SUPPLIED INFORMATION »
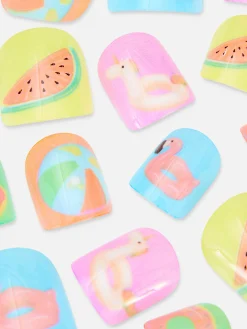 Primark Faux Ongles|PS... Mini Faux Ongles Graphiques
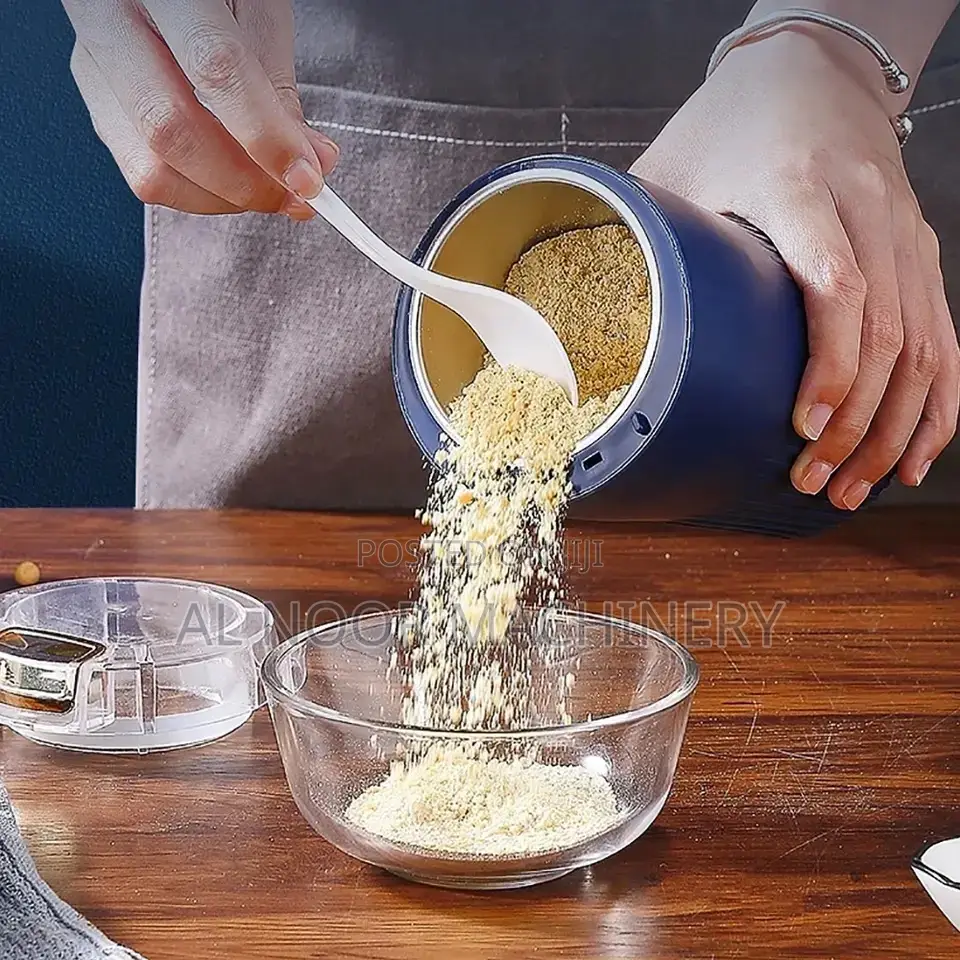 Grinding Machine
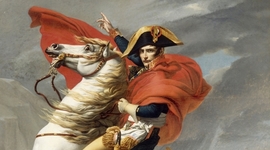 Timeline: Napoleon - Andrew Mata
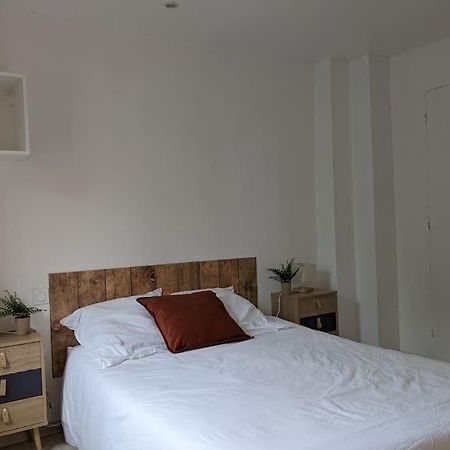 Appartement 纳博讷 外观 照片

TASK GOAL » Copy out every line of the material above exactly, skipping the pictures.

EXERCISE ANSWER »
 Primark Faux Ongles|PS... Mini Faux Ongles Graphiques
 Grinding Machine
 Timeline: Napoleon - Andrew Mata
 Appartement 纳博讷 外观 照片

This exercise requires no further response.